提供データ
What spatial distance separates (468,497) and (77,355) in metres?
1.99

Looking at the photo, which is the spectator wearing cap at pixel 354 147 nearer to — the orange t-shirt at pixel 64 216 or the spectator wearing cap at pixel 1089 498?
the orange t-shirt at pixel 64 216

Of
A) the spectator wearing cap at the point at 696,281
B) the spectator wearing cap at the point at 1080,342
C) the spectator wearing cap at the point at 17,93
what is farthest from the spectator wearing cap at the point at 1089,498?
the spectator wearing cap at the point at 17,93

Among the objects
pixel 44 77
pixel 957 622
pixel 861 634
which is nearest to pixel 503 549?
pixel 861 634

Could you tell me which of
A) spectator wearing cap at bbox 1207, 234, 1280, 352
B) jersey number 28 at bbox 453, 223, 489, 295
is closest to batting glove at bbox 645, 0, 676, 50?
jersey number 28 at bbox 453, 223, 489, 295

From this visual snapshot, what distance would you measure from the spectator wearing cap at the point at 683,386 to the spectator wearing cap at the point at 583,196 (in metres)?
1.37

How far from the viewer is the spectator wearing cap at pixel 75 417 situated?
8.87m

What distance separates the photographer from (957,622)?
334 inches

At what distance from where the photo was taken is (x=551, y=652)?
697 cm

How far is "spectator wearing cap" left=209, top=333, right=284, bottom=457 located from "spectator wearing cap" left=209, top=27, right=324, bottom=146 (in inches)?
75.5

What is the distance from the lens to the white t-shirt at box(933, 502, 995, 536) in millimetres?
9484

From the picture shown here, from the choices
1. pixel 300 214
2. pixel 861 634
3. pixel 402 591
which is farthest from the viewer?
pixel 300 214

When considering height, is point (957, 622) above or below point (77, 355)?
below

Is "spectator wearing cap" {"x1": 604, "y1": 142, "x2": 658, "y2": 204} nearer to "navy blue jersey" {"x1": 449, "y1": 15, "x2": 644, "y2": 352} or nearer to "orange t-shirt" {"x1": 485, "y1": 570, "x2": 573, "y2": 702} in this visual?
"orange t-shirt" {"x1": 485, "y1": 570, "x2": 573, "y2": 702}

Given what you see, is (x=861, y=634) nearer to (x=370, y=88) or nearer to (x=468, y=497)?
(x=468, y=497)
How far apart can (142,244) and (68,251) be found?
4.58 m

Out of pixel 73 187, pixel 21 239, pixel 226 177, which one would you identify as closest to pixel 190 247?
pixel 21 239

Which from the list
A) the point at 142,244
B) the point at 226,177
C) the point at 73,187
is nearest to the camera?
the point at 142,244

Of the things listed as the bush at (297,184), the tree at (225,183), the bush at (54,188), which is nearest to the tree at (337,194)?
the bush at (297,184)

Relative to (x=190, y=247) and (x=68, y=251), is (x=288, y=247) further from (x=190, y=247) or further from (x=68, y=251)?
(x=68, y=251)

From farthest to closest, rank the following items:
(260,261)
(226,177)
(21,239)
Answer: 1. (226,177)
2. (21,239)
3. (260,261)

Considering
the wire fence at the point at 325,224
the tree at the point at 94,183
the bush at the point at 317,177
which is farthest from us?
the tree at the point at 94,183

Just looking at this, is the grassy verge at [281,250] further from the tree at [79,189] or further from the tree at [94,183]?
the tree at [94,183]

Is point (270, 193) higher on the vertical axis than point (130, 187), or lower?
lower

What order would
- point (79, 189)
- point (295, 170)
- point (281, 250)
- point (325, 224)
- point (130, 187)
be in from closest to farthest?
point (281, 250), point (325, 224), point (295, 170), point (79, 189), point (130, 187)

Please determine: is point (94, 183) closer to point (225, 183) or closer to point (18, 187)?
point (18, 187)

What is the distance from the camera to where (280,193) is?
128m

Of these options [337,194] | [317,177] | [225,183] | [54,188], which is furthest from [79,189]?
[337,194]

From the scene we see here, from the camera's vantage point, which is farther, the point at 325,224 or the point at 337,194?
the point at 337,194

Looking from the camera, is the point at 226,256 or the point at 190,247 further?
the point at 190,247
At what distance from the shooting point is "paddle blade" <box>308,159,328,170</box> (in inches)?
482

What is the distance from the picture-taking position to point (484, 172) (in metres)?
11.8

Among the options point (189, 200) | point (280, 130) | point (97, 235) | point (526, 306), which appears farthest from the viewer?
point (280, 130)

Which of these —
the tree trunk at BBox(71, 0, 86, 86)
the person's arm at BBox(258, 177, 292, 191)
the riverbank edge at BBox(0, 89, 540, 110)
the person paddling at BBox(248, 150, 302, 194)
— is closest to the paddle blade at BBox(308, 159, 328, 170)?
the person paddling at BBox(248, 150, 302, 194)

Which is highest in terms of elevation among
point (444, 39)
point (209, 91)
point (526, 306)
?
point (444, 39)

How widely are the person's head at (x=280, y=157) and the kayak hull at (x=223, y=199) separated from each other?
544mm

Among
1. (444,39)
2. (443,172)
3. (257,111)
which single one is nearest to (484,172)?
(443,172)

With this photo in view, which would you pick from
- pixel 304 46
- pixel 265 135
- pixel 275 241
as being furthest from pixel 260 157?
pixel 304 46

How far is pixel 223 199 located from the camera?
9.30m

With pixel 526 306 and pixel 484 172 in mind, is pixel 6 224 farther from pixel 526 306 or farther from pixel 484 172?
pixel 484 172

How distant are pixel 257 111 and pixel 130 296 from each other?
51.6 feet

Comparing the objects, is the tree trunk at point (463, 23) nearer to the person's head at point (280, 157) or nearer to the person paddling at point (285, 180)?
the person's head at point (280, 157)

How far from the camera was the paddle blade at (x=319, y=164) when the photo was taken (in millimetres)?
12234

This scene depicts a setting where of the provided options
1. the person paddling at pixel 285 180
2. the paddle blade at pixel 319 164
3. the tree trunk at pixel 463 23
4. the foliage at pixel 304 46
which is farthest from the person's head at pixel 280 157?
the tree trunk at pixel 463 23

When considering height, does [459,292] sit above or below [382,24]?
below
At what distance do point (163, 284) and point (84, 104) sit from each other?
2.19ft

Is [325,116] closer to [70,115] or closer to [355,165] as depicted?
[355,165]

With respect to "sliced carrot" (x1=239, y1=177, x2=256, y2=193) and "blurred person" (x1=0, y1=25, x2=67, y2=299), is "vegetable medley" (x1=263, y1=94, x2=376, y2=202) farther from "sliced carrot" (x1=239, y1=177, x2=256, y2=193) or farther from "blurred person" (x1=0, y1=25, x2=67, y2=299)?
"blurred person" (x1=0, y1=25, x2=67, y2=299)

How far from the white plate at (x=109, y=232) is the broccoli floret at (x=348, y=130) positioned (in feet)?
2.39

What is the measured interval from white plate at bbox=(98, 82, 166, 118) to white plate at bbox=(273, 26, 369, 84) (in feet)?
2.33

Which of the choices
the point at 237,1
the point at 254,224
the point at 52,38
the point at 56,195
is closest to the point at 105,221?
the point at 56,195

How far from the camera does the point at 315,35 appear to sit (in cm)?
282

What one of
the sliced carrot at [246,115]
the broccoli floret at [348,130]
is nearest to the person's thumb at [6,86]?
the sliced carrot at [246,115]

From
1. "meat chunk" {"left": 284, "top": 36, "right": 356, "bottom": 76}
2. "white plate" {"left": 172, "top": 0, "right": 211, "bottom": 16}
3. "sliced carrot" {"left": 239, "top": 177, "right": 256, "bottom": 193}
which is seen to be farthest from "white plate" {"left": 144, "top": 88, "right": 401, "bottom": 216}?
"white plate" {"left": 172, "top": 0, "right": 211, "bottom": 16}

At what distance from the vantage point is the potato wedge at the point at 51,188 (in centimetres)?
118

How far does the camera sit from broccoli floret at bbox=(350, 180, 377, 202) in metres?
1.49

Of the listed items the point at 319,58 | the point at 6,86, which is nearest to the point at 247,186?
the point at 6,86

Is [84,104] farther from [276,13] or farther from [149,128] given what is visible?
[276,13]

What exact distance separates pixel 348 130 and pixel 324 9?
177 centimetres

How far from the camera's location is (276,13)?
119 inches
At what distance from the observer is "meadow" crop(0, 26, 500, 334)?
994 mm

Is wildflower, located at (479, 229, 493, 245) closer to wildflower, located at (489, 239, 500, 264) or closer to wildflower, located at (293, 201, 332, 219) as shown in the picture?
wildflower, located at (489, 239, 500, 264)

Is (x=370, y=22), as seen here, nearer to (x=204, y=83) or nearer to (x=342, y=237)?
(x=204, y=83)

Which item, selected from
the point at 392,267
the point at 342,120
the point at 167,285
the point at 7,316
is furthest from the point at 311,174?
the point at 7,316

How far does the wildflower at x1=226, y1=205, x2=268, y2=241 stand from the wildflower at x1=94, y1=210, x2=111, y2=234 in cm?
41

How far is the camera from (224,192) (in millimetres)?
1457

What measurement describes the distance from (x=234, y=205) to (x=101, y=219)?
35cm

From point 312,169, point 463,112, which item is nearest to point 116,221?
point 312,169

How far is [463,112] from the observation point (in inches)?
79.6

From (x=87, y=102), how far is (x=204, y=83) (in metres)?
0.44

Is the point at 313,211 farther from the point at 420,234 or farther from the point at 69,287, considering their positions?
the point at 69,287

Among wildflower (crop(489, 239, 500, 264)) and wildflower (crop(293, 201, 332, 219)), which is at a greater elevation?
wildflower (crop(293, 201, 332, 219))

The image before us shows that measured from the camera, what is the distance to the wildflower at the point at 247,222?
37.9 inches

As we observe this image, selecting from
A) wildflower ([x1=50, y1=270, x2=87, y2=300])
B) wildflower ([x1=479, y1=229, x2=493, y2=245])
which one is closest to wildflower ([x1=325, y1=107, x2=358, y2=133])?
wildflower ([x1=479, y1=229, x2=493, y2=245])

短い課題
データのうち「Among wildflower (crop(489, 239, 500, 264))」を含む行から始まり、データの末尾で終わる部分を、両端の行と回答以外の行も含めてすべて書き出すこと。その際、回答内の数値（座標と距離）だけを2.05倍して元と同じ小数桁数に四捨五入し（端数0.5は切り上げ）、回答以外の行の数値は変えないこと。

正しい回答
Among wildflower (crop(489, 239, 500, 264)) and wildflower (crop(293, 201, 332, 219)), which is at a greater elevation?
wildflower (crop(601, 412, 681, 449))

The image before us shows that measured from the camera, what is the distance to the wildflower at the point at 247,222?
77.7 inches

As we observe this image, selecting from
A) wildflower ([x1=50, y1=270, x2=87, y2=300])
B) wildflower ([x1=479, y1=229, x2=493, y2=245])
which one is closest to wildflower ([x1=325, y1=107, x2=358, y2=133])?
wildflower ([x1=982, y1=469, x2=1011, y2=502])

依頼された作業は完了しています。